It is also evident that the methods of policy evaluation which Lucas
criticized are still in wide use nine years after the appearance of his
paper. During discussions of monetary and fiscal policy, statistical
models prepared by the Congressional Budget Office, the Federal Reserve
Board, numerous other agencies, and by private entities are used to
prepare predictions of the likely future path of the economy conditional
on various possible paths for policy variables. These conditional
projections influence policy-makers' views of the likely consequences of
the choices they must make. Though Lucas suggested an alternative
paradigm for policy analysis, it is still little used.
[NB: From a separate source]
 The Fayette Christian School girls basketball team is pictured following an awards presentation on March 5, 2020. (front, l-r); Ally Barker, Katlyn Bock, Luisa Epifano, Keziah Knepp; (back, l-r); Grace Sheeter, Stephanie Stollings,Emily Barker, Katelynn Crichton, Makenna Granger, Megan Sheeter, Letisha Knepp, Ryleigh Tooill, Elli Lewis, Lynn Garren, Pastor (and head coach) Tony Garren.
Nonetheless, we are not quite to the point where well-trained young
macroeconomists collaborate in preparing and interpreting conditional
projections of the effects of alternative paths for policy variables
without feeling queasy. Sargent, while clearly explaining the problems
with the rational expectations paradigm for policy analysis and finding
no way around them, claims we must ignore them if we are to avoid the
conclusion that policy recommendations of any kind are meaningless. CLR
show that projections of the future path of the economy conditional on
paths of policy variables are not meaningless, even in the presence of
shifts in policy rule. But they never explicitly address the central
question of whether such conditional projections could ever be used in
the process of policy choice without invalidating them. My own paper
[1982] asserts that policy choice based on conditional projection from
models which do not identify the parameters of tastes and technology can
be logically coherent, but it does not support the assertion with formal
modeling and many remain unconvinced.
The remainder of this paper attempts to make that assertion more
convincing by analyzing more closely how properly constructed and
interpreted conditional projections sidestep the Lucas critique and by
presenting examples of model economies in which policy makers steadily
make good use of conditional projections from ``loosely identified"
statistical models.
\section{Finding a Coherent Interpretation of the Lucas Critique}
Lucas formulates his critique most baldly and succinctly at the beginning
of section 6 of his paper, where he writes
\begin{quote}
...there are compelling empirical and theoretical reasons
for believing that a structure of the form
\end{quote}
\begin{equation}\label{eq:naive}
y_{t+1} = F(y_{t},x_{t},\beta,\eta_{t})
\end{equation}
\begin{quote}
($F$ known, $\beta$ fixed, $x_{t}$ ``arbitrary") will not be of use for
forecasting and policy evaluation in actual economies.
\end{quote}
He goes on to observe that for short-term forecasting the problem can
avoided, indeed has been avoided in practice, by allowing the
``parameters" $\beta$ to drift in time. But for policy evaluation he argues
that a completely different approach is required, in which models are
given the form
\begin{gather}\label{eq:rule}
x_{t} = G(y_{t},\gamma,\varepsilon_{t})\\
\label{eq:response}
y_{t+1} = F(y_{t},x_{t},\beta(\gamma),\eta_{t}) ,
\end{gather}
where G and F are known, $\gamma$ is a fixed parameter vector, and $\varepsilon_{t}$ and $\eta_{t}$
are vectors of disturbances. The econometric problem is now that of
estimating the function $\beta(\gamma)$, not a fixed vector of real numbers $\beta$, and
policy evaluation is performed by considering the effects of alternative
settings for $\gamma$, not by comparing choices of paths for $x$.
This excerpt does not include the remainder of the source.